→ **Your assignment**: Exactly as they appear, copy the lines from the start of the entries below to the line containing "common name: red fox", both ends included.

----- Data section -----

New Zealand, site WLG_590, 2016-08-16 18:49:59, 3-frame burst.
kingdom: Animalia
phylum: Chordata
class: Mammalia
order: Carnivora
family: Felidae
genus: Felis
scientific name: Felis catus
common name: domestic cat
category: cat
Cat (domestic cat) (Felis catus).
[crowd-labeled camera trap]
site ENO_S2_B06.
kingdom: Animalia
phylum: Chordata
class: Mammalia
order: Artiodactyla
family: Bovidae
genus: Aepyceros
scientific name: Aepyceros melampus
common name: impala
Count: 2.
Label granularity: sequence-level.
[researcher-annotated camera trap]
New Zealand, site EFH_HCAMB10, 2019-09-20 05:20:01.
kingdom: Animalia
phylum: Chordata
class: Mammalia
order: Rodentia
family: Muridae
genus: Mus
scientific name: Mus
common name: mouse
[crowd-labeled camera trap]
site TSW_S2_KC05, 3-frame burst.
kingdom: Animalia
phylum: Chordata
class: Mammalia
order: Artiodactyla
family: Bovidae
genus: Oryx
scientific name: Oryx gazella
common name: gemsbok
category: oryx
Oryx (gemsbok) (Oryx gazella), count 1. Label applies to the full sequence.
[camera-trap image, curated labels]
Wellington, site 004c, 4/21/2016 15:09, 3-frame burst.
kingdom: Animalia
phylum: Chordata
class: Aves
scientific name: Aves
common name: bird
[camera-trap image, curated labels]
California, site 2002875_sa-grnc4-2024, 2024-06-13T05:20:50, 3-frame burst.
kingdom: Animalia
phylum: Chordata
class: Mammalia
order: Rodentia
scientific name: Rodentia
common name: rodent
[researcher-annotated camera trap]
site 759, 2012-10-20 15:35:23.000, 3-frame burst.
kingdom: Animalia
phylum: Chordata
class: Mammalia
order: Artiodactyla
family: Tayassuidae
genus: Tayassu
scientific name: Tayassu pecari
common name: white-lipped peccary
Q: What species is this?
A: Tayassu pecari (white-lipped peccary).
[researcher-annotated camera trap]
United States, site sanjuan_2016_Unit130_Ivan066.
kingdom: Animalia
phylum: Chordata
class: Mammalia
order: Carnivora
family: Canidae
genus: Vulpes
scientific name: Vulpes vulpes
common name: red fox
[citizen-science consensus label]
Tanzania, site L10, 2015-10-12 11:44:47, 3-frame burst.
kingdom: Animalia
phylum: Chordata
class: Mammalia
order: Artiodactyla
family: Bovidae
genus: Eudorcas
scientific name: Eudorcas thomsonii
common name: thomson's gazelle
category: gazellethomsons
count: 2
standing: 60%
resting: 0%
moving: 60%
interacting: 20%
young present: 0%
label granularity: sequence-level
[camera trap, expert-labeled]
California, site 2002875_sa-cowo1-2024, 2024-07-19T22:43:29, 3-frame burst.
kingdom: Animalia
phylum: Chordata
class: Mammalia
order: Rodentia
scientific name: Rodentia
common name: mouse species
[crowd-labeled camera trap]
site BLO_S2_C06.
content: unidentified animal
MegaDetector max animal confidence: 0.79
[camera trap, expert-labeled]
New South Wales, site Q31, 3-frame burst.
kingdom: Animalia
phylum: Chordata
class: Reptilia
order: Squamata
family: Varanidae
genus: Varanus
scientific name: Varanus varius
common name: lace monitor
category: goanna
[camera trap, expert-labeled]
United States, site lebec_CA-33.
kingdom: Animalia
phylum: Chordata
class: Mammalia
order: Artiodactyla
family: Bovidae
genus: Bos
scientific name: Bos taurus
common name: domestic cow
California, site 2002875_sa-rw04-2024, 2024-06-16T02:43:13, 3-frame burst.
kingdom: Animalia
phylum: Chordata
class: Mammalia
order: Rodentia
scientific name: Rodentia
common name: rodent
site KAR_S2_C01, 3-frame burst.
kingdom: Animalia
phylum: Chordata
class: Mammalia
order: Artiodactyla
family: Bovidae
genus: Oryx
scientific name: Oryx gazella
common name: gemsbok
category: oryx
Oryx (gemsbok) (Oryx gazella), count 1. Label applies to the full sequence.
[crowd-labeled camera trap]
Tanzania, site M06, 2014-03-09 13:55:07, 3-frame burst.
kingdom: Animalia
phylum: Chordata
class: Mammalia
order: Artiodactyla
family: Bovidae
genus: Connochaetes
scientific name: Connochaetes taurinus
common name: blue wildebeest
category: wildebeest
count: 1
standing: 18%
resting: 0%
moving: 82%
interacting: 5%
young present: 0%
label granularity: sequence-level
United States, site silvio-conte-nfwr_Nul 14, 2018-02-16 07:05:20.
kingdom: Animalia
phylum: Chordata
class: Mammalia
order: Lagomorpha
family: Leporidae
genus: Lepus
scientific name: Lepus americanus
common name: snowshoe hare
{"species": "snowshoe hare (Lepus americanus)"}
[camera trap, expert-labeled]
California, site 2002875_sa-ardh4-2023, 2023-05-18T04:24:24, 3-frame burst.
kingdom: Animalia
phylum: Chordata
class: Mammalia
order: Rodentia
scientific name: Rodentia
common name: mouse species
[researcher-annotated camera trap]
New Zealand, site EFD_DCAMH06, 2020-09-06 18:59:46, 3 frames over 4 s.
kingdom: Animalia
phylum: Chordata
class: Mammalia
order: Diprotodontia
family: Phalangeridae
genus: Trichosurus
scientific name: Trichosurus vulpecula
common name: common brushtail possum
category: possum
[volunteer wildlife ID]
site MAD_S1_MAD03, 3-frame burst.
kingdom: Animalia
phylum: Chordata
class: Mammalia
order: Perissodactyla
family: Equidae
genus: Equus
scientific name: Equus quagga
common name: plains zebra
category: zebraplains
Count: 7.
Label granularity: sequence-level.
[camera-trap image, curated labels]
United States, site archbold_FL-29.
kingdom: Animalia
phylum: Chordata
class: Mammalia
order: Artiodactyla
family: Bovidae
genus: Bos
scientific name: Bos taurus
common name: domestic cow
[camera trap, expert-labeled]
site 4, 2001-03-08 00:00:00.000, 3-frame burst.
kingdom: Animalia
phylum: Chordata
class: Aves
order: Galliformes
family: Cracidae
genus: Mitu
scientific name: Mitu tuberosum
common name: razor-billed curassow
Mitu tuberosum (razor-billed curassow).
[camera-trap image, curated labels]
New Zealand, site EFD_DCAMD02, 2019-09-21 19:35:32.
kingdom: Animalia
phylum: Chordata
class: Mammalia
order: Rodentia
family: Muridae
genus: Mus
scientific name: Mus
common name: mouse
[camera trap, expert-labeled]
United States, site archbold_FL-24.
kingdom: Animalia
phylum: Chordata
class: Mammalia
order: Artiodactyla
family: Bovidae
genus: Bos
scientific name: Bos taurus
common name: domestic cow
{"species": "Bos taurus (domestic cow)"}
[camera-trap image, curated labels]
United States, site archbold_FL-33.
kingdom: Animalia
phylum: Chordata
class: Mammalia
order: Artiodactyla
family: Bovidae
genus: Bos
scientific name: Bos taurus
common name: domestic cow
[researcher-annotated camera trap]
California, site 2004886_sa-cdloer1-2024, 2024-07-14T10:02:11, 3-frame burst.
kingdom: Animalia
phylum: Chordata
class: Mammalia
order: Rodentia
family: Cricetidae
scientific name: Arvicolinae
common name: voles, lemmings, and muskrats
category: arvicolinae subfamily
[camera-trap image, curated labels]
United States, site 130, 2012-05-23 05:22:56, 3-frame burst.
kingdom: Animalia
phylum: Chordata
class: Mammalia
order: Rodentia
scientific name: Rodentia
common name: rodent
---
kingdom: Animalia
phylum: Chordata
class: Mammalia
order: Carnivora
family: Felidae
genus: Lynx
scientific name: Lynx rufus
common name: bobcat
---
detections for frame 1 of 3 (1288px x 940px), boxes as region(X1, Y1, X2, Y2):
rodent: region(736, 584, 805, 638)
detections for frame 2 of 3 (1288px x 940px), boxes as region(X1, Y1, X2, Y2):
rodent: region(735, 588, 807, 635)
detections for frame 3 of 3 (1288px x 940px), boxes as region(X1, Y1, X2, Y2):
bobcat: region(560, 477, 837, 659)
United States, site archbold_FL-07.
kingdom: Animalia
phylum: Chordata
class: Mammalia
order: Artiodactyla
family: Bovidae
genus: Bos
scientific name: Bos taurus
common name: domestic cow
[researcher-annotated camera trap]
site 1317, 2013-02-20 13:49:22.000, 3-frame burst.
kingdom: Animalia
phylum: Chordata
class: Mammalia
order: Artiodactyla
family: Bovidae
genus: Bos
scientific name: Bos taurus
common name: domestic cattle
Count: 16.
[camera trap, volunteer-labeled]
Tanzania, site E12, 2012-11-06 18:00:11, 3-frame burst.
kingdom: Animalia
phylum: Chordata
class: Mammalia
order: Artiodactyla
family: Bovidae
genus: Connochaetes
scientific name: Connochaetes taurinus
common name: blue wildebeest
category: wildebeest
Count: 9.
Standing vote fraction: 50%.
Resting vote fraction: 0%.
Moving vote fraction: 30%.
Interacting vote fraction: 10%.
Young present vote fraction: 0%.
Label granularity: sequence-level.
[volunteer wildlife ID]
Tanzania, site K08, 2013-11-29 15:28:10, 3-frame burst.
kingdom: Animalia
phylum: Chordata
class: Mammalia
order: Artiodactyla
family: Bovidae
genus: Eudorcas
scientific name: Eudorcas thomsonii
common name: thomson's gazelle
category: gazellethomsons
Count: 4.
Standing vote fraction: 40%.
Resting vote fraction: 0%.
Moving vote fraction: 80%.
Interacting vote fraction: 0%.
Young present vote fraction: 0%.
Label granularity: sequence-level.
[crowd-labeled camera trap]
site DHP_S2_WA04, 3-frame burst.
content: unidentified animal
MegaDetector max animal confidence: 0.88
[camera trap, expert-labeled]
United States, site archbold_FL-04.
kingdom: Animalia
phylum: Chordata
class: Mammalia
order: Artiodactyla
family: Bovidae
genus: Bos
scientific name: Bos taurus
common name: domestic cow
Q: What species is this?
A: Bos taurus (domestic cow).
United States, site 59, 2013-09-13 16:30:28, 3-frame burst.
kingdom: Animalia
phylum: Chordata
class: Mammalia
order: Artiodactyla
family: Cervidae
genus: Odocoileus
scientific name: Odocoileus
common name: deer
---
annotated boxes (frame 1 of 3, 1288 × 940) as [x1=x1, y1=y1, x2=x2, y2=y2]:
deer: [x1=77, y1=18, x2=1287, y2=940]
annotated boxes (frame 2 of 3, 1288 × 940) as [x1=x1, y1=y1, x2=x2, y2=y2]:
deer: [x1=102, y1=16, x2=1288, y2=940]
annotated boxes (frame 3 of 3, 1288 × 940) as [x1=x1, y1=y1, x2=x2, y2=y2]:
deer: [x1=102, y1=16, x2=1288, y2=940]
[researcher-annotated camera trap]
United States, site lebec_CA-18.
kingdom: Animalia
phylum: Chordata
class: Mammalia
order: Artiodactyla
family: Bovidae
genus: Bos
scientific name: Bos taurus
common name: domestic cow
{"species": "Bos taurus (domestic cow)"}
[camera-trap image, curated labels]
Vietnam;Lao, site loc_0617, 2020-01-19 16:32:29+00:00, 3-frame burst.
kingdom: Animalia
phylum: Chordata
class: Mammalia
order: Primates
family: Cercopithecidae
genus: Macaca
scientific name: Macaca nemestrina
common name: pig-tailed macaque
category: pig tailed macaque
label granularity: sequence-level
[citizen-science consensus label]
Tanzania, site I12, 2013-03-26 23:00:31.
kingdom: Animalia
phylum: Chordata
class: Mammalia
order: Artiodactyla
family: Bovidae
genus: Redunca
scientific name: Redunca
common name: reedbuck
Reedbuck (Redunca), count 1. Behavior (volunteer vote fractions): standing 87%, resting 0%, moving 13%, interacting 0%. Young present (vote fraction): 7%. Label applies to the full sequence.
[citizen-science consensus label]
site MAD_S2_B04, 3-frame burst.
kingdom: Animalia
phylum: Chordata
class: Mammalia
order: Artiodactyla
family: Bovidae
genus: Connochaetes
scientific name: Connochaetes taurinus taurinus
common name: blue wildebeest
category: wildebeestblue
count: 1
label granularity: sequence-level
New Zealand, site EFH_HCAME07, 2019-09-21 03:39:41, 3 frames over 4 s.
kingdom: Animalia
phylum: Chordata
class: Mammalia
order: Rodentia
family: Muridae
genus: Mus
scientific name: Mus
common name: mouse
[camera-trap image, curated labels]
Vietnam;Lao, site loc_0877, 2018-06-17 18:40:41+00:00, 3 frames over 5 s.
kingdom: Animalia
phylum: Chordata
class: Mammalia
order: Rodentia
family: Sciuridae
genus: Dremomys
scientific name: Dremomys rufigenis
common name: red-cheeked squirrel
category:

-----

→ **Response to this exercise**:
New Zealand, site WLG_590, 2016-08-16 18:49:59, 3-frame burst.
kingdom: Animalia
phylum: Chordata
class: Mammalia
order: Carnivora
family: Felidae
genus: Felis
scientific name: Felis catus
common name: domestic cat
category: cat
Cat (domestic cat) (Felis catus).
[crowd-labeled camera trap]
site ENO_S2_B06.
kingdom: Animalia
phylum: Chordata
class: Mammalia
order: Artiodactyla
family: Bovidae
genus: Aepyceros
scientific name: Aepyceros melampus
common name: impala
Count: 2.
Label granularity: sequence-level.
[researcher-annotated camera trap]
New Zealand, site EFH_HCAMB10, 2019-09-20 05:20:01.
kingdom: Animalia
phylum: Chordata
class: Mammalia
order: Rodentia
family: Muridae
genus: Mus
scientific name: Mus
common name: mouse
[crowd-labeled camera trap]
site TSW_S2_KC05, 3-frame burst.
kingdom: Animalia
phylum: Chordata
class: Mammalia
order: Artiodactyla
family: Bovidae
genus: Oryx
scientific name: Oryx gazella
common name: gemsbok
category: oryx
Oryx (gemsbok) (Oryx gazella), count 1. Label applies to the full sequence.
[camera-trap image, curated labels]
Wellington, site 004c, 4/21/2016 15:09, 3-frame burst.
kingdom: Animalia
phylum: Chordata
class: Aves
scientific name: Aves
common name: bird
[camera-trap image, curated labels]
California, site 2002875_sa-grnc4-2024, 2024-06-13T05:20:50, 3-frame burst.
kingdom: Animalia
phylum: Chordata
class: Mammalia
order: Rodentia
scientific name: Rodentia
common name: rodent
[researcher-annotated camera trap]
site 759, 2012-10-20 15:35:23.000, 3-frame burst.
kingdom: Animalia
phylum: Chordata
class: Mammalia
order: Artiodactyla
family: Tayassuidae
genus: Tayassu
scientific name: Tayassu pecari
common name: white-lipped peccary
Q: What species is this?
A: Tayassu pecari (white-lipped peccary).
[researcher-annotated camera trap]
United States, site sanjuan_2016_Unit130_Ivan066.
kingdom: Animalia
phylum: Chordata
class: Mammalia
order: Carnivora
family: Canidae
genus: Vulpes
scientific name: Vulpes vulpes
common name: red fox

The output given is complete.